La NOAA nous apprend que le niveau moyen de la mer à l’échelle de la planète a augmenté de 21 à 24 centimètres depuis 1880. En 2023, ce niveau a atteint un nouveau record : 101,4 mm au-dessus de celui de 1993.
Le rythme de l’élévation du niveau de la mer s’accélère : il a plus que doublé, passant de 1,4 millimètre par an durant la majeure partie du 20ème siècle à 3,6 millimètres par an entre 2006 et 2015.

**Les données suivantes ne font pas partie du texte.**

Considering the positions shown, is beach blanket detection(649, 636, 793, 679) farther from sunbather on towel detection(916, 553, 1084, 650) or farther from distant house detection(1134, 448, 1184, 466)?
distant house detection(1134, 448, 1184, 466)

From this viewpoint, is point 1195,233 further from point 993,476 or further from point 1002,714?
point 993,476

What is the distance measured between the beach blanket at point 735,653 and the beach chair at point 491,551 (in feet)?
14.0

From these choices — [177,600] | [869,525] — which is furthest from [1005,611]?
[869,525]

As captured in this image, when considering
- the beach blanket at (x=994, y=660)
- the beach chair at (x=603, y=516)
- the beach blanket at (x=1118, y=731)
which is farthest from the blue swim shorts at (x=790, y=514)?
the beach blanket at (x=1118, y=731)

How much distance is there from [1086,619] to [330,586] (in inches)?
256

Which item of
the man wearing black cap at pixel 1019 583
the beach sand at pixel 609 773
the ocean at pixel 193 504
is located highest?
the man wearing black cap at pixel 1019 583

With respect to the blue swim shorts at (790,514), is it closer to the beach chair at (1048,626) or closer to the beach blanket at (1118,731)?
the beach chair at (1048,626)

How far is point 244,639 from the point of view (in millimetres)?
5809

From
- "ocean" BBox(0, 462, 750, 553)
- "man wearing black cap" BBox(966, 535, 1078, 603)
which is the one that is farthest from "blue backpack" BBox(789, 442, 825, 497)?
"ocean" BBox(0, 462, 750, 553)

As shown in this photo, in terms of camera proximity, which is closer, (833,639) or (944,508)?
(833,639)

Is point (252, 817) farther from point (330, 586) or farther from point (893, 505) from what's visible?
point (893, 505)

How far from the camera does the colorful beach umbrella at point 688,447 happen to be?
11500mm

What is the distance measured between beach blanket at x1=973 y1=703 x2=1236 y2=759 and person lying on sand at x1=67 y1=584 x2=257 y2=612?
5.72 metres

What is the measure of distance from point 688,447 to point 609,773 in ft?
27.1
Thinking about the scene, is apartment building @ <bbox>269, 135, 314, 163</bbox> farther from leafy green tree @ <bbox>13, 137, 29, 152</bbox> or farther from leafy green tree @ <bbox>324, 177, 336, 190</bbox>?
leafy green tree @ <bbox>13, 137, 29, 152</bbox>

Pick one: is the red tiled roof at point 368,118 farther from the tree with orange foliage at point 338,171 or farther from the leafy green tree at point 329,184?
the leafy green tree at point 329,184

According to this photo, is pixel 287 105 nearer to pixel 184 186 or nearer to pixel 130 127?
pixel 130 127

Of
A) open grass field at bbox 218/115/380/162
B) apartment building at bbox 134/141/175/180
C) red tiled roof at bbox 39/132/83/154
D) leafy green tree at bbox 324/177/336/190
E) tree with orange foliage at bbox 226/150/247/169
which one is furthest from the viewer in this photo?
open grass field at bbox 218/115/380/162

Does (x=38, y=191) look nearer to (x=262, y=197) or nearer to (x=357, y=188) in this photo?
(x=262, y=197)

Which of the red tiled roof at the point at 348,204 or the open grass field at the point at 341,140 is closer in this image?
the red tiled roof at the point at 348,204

Dans de nombreuses régions du monde, la vitesse d’élévation locale du niveau de la mer dépasse la moyenne mondiale en raison de phénomènes tels que l’érosion, l’extraction du pétrole et ds l’eau, ainsi que l’affaissement des sols. Les inondations à marée haute sont désormais 300 % à plus de 900 % plus fréquentes qu’il y a 50 ans.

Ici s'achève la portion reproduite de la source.